───── Information supplied ─────

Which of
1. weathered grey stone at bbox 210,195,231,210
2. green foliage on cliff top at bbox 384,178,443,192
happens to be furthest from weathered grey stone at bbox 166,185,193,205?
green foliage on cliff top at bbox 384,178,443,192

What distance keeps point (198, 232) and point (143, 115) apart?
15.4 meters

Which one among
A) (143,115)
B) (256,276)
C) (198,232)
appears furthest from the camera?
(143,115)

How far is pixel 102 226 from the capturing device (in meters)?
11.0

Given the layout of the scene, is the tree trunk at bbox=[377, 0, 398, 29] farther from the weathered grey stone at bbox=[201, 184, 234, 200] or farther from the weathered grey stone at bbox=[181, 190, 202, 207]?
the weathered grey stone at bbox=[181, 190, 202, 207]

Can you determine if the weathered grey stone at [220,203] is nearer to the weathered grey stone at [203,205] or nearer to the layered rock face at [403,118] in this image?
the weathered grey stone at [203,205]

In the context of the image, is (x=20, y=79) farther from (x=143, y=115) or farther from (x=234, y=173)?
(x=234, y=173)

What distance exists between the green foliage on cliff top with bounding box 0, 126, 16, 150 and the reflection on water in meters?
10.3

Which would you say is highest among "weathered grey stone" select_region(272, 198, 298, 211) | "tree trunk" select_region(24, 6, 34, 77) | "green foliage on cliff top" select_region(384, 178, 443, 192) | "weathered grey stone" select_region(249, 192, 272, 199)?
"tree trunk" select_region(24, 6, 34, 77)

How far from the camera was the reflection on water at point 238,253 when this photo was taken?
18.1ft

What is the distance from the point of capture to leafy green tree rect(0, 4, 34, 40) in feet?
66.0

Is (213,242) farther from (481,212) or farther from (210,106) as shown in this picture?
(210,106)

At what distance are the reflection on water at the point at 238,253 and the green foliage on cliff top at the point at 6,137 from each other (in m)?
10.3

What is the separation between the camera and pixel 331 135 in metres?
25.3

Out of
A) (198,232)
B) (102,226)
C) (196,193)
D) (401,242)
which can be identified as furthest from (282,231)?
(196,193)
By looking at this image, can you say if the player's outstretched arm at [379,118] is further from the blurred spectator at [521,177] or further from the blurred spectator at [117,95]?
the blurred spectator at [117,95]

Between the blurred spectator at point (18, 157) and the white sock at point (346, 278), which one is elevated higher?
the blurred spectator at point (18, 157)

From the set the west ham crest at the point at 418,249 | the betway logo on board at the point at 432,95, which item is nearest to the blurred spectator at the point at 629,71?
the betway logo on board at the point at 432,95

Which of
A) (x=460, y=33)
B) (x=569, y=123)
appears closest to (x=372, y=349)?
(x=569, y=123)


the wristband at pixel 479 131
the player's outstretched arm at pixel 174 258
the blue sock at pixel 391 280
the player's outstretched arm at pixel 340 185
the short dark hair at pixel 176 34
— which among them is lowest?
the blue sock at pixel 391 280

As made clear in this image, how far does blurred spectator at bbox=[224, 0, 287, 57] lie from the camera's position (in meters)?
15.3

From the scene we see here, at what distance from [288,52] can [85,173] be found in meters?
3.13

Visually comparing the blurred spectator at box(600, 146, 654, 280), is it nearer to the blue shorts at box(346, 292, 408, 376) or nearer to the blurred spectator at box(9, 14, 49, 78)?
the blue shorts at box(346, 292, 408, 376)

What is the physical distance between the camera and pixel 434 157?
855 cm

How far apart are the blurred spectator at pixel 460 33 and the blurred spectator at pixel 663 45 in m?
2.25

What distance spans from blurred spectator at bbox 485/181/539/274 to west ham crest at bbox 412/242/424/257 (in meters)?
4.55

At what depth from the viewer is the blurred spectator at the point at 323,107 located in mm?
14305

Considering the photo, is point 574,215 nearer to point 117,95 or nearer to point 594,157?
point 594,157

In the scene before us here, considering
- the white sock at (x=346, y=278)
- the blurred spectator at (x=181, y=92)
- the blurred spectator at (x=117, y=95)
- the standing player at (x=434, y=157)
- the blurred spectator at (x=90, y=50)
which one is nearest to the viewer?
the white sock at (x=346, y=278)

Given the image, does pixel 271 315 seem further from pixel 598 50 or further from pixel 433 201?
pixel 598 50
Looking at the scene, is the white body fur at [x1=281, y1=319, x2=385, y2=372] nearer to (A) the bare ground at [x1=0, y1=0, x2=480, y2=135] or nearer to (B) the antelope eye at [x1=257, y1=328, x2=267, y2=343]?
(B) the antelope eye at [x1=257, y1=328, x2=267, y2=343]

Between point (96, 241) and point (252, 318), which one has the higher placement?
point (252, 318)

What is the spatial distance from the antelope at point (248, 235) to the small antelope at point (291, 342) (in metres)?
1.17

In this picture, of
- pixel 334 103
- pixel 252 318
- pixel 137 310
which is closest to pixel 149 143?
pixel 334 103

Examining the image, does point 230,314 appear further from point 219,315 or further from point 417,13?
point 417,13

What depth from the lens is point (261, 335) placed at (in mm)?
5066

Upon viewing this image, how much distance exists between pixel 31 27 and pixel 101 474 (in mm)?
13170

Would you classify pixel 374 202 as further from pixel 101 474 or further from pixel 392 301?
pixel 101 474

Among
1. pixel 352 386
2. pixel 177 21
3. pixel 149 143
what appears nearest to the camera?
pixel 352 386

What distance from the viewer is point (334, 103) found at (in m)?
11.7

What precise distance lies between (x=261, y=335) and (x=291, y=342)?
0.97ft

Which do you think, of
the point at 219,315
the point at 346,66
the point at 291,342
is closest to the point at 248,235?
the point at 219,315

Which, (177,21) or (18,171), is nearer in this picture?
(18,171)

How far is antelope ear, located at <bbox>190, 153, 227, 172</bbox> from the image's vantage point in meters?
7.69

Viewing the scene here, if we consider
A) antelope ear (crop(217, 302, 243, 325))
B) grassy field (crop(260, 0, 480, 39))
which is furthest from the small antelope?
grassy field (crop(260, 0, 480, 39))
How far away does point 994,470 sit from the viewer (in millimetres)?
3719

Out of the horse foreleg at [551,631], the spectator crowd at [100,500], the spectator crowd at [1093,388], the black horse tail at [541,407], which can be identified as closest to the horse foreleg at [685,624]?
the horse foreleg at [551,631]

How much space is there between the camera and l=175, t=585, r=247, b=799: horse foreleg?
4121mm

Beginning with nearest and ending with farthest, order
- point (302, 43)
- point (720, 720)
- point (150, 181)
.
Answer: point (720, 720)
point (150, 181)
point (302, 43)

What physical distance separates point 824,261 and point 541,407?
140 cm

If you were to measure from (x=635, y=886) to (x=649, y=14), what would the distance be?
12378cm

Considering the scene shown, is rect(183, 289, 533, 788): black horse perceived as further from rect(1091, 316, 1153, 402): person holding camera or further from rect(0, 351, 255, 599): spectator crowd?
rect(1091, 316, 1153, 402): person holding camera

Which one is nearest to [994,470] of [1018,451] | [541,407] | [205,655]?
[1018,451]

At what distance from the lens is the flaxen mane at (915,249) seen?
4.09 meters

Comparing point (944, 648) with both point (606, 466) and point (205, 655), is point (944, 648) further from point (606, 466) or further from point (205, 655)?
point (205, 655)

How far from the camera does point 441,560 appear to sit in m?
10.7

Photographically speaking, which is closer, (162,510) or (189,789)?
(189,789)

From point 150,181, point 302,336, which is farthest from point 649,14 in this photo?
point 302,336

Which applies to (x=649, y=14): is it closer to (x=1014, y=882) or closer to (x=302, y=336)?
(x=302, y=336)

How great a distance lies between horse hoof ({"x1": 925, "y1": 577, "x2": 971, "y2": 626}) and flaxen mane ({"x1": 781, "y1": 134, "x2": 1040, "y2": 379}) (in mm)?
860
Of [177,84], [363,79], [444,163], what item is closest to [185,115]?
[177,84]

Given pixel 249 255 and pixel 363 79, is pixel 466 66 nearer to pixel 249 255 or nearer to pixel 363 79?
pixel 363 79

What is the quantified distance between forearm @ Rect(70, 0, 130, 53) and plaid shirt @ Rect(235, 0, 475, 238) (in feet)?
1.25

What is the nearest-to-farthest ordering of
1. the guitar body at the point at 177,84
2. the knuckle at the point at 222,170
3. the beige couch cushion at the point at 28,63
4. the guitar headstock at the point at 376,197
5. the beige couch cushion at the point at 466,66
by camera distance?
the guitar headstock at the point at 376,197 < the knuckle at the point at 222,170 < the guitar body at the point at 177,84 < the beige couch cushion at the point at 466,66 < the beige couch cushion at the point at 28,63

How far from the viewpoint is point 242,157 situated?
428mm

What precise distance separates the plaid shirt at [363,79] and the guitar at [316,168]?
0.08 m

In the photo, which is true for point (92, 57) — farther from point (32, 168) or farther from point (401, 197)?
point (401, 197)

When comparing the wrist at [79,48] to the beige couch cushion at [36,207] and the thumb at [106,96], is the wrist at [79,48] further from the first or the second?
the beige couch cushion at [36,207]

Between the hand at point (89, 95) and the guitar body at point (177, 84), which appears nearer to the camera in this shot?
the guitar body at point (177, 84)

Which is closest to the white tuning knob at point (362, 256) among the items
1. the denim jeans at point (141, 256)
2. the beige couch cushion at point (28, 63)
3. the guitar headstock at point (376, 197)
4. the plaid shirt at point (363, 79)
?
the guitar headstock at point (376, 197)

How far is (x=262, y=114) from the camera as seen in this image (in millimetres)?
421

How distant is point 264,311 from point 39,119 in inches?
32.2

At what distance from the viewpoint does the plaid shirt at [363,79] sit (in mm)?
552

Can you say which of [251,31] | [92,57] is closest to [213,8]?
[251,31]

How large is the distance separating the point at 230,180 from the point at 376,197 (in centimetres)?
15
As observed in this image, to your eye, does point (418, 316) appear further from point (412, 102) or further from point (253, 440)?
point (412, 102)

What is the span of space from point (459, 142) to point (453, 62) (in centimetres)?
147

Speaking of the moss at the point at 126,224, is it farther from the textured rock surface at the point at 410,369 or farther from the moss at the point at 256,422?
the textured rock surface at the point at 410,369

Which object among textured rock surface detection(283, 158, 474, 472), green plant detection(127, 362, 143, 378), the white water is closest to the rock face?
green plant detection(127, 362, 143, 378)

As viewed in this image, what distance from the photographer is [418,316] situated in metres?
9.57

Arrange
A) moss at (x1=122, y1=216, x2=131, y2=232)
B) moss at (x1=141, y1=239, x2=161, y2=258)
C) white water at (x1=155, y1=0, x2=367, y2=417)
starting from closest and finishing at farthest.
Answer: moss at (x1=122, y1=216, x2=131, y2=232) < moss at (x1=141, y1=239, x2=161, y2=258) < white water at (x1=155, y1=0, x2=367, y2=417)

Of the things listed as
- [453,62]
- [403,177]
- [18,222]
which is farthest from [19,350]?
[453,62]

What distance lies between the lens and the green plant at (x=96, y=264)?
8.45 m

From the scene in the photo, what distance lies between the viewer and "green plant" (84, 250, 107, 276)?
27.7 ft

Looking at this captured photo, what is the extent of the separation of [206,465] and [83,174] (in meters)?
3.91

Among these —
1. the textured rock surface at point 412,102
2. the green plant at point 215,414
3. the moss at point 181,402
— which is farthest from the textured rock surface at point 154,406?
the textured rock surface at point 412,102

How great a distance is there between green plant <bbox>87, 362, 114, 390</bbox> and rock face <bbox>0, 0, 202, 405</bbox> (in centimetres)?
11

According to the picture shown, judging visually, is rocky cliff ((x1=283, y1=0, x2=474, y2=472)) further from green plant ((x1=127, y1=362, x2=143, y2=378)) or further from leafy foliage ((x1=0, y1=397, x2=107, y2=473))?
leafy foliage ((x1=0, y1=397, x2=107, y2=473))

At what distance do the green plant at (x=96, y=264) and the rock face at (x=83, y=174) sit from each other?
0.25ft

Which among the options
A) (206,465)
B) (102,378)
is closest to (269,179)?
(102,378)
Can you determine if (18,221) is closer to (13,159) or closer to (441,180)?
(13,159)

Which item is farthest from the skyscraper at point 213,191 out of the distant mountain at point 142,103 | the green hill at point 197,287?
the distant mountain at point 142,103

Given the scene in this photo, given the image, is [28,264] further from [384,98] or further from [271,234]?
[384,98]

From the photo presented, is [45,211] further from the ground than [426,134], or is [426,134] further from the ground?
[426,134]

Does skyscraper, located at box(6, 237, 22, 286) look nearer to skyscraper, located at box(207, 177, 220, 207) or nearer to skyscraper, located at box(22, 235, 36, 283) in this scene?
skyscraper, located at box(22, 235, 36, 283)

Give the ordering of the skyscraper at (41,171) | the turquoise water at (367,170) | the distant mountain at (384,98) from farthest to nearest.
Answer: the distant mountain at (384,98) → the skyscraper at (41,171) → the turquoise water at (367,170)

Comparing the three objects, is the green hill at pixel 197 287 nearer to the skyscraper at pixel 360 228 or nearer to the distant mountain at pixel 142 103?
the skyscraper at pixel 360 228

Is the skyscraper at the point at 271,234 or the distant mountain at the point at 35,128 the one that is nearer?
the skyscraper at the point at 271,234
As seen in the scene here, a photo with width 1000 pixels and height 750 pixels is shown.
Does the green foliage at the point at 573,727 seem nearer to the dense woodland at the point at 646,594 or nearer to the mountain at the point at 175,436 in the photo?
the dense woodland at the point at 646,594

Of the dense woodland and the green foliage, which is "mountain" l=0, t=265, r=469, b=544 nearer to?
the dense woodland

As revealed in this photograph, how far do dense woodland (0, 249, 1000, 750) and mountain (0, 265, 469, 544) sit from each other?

─────

• Task brief:
Retype, exactly and only, the lines running from the one with "Given the scene" through the final line of the listing above.

• Task response:
Given the scene in this photo, given the image, is [28,264] further from [384,98] or further from [271,234]?
[384,98]

From the photo presented, is [45,211] further from the ground than [426,134], or is [426,134] further from the ground?
[426,134]

Does skyscraper, located at box(6, 237, 22, 286) look nearer to skyscraper, located at box(207, 177, 220, 207) or nearer to skyscraper, located at box(22, 235, 36, 283) in this scene?
skyscraper, located at box(22, 235, 36, 283)

Give the ordering of the skyscraper at (41,171) | the turquoise water at (367,170) | the distant mountain at (384,98) from farthest to nearest.
Answer: the distant mountain at (384,98) → the skyscraper at (41,171) → the turquoise water at (367,170)

Comparing the three objects, is the green hill at pixel 197 287 nearer to the skyscraper at pixel 360 228 or nearer to the distant mountain at pixel 142 103?
the skyscraper at pixel 360 228

Is the skyscraper at the point at 271,234 or the distant mountain at the point at 35,128 the one that is nearer?
the skyscraper at the point at 271,234
As seen in the scene here, a photo with width 1000 pixels and height 750 pixels is shown.
Does the green foliage at the point at 573,727 seem nearer to the dense woodland at the point at 646,594 or nearer to the mountain at the point at 175,436 in the photo?
the dense woodland at the point at 646,594

Of the dense woodland and the green foliage, which is "mountain" l=0, t=265, r=469, b=544 nearer to?
the dense woodland

As revealed in this photograph, how far do dense woodland (0, 249, 1000, 750) and mountain (0, 265, 469, 544) sit from each other?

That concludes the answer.